# Фрагмент документа
★ ★ ★ ★

[6]. Следующий манифест «Луи де Фюнесу» (1985) написан в период, когда в Театре Бастилии зимой 1984 г. Новарина присутствует на 30 репетициях «Монолога Адрамелеха» (фрагмент пьесы «Болтовня опасных классов») в исполнении Андре Маркона, пережив при этом «поразительный опыт приобщения к тайне театра»[7]. Эссе таким образом превращается в манифест, манифест реализуется в пьесе. Книги-манифесты «Во время материи» (1991) и «Перед речью» (1999) вырастают из записных книжек-дневников, которые Новарина ведет ежедневно. Поворотным моментом становится встреча в 1993 г. с Клод Бухвальд, впоследствии постановщицей «Воображаемой оперетты», после чего Новарина начинает писать уже непосредственно для театра (до этого нередко он «приспосабливал» к сцене уже написанные и даже опубликованные книги, сам занимаясь их постановкой, как это было и в случае с «Драмой жизни», 1986).
Последние театральные работы Валера Новарина — «Человеческая плоть» (1993–1995), «Сад признания» (1997–1998), «Воображаемая оперетта» (1991–1999) и «Красный источник» (1997–2000), несмотря на архетипичность новаринского письма и инвариантность художественных приемов (об этом — ниже), свидетельствуют и об определенной эволюции: уйдя от политической ангажированности своих первых пьес («Летающая мастерская», «Болтовня опасных классов» — см. коммент. на с. 214–215), и от абстрактности последующих («Драма жизни», «Вы, живущие во времени»), Новарина начинает создавать тексты более телесные, и, в определенном смысле, более земные. Последняя его пьеса «Красный источник» — явное тому доказательство.
Язык Валера Новарина
Почти нет работ, посвященных творчеству Валера Новарина, где бы он не назывался алхимиком слова, кудесником, возвращающим языку изначальную свободу и возвращающим сам язык к его первоистокам[8].
Вместе с тем, если называть вещи своими именами, то надо признать, что слово Новарина — не просто слово затемненное, но это слово — часто смысла не имеющее; в своей полной произвольности оно способно обескуражить и раздражить даже вполне искушенного читателя.
Между тем сущность языкового эксперимента Валера Новарина совершенно невозможно понять вне тех вопросов, которые в особенности XX в. поставил в сфере лингвистики, а также философии и эстетики художественного творчества.
Излишне говорить, что недостаточность языка с давних пор занимала писателей. Так, в основе критики эпистемологии и западной морали, сформулированной еще в конце XIX в. Фридрихом Ницше, уже содержалась лингвистическая диатриба против концептуальности. В статье «Об истине и лжи во внеморальном смысле» (1873) Ницше утверждал: «Всякий концепт рождается из идентификации неидентичного. Так же вероятно, что лист никогда не может быть абсолютно идентичным другому листу, так же и понятие листа вообще сформулировано за счет игнорирования индивидуальных различий, забвения различаемого»[9].

★ ★ ★ ★

# Записанные сведения
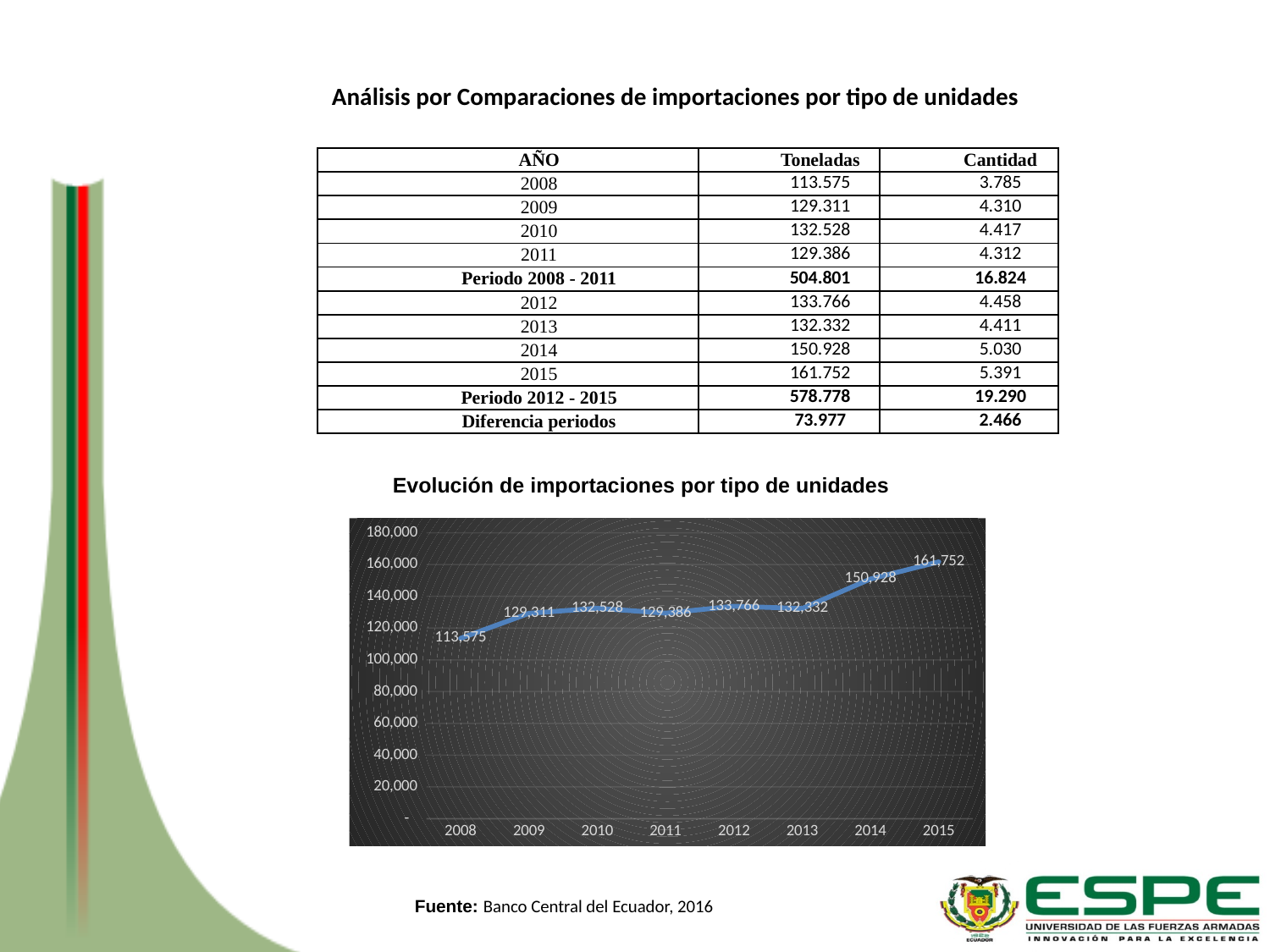
What type of chart is shown under the title "Evolución de importaciones por tipo de unidades"? line chart Which year has the highest value in the chart? 2015 Does the line in the chart generally rise or fall from 2008 to 2015? rise Is the value for 2012 in the chart greater or less than 140,000? less What is the value plotted for 2011 in the chart? 129,386 How many years are plotted on the x axis of the chart? 8 Which year has the lowest value in the chart? 2008 What is the difference between the values for 2015 and 2014 in the chart? 10,824 What is the value plotted for 2014 in the chart? 150,928 Which year has the larger value in the chart, 2010 or 2013? 2010 What is the highest value shown on the y axis of the chart? 180,000 What is the value plotted for 2008 in the chart? 113,575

★ ★ ★ ★

# Задания к упражнению
a. Ответьте на вопросы по тексту о Валере Новарине:
(i) На скольких репетициях «Монолога Адрамелеха» присутствовал Новарина в Театре Бастилии зимой 1984 г.?
(ii) Какая пьеса названа явным доказательством того, что Новарина начинает создавать более телесные тексты?
(iii) В каком году появилась статья Ницше «Об истине и лжи во внеморальном смысле»?
b. Допишите следующую часть текста о Валере Новарине, начиная сразу после последнего приведенного предложения.
Листинг никак не связан с текстом о Валере Новарине.

# Ваши ответы
a.
(i) На 30 репетициях.
(ii) «Красный источник».
(iii) В 1873 году.

b.
Размышления Ницше поразительным образом (и, естественно, совершенно независимо) дополняют размышления русского футуриста А. Крученых: «Мысль и речь не успевают за переживанием вдохновенного, поэтому художник волен выражаться не только общим языком (понятия), но и личным (творец индивидуален) и языком, не имеющим определенного значения (не застывшим), заумным. Общий язык связывает, свободный позволяет выразиться полнее. (Пример: Го, оснег, Кайд и т. д.) Слова умирают, мир вечно юн» (Декларация слова как такового, 1913 г.)[10].
Социальный диктат языка
Размышления о недостаточности существующих в нашем распоряжении языков имеют оборотной стороной констатацию факта социального давления языка на индивидуум. Язык, который сформировался новейшими обществами, представляет собой в определенном смысле, как это и показано в «Болтовне опасных классов», «вербализованный социальный контракт» — то, чем владеют и распоряжаются патроны, то, что они используют для укрепления своего могущества (неслучайно в той же пьесе в одной из ремарок описывается персонаж, перед зеркалом разглядывающий свой язык, — сцена, заведомо обретающая в пьесе двойной смысл). Все завязывается именно в подчинении языковым нормам, считает Новарина, — в возможности исключения тех, кто языком не владеет; социальная же «дрессировка» есть прежде всего «дрессировка» вербальная, языковая (по отдаленной аналогии здесь можно было бы вспомнить размышления Л. Толстого о роли французского языка в обществе: насколько все, этим языком не владеющие, пребывают в отчуждении).
Идею социального диктата языка с наибольшей отчетливостью высказал уже Джордж Оруэлл в романе «1984», введя понятие «новояза», то есть языка, основанного на принципе единообразия, освобожденного от дополнительных, побочных значений и коннотаций, языка усеченного, который должен «не только обеспечить знаковыми средствами мировоззрение и мыслительную деятельность приверженцев ангсоца (английского социализма), но и сделать невозможными любые иные течения мысли». Отмена неортодоксальных смыслов, изъятие необязательных слов, — все это и означает язык радикального подчинения индивидуума социальной норме. У Оруэлла подобный язык — продукт сатирической антиутопии. Для Новарина он — та реальность, которую мы слышим по телевизору, на работе, к которой мы привыкли и более ее не замечаем. И потому мишенью Новарина становится язык телевидения и журналистов, язык «профессионалов» (ср. выпад против них в эссе «Луи де Фюнесу», и в пьесе «Красный источник», где появляются машины говорения, спикеры, повторяющие уже готовые фразы, напоминая собой часы, откуда постоянно раздается единообразное «ку-ку»).
Тем, кто владеет языком (патронам) противопоставлены «отверженные», или, переходя от лексики эпохи В. Гюго к определениям Новарина, «опасные классы». Это они болтают и лепечут (babillent, bafouillent), они же погружаются в бред, афазию, делая безуспешную попытку «школьным образом» овладеть языком. Они — те, кто не имеют имени, или же их имя лишено смысла (отсюда — невероятные, экзотические, ничего не значащие имена персонажей Новарина, которые появляются на сцене и вновь исчезают, словно призраки).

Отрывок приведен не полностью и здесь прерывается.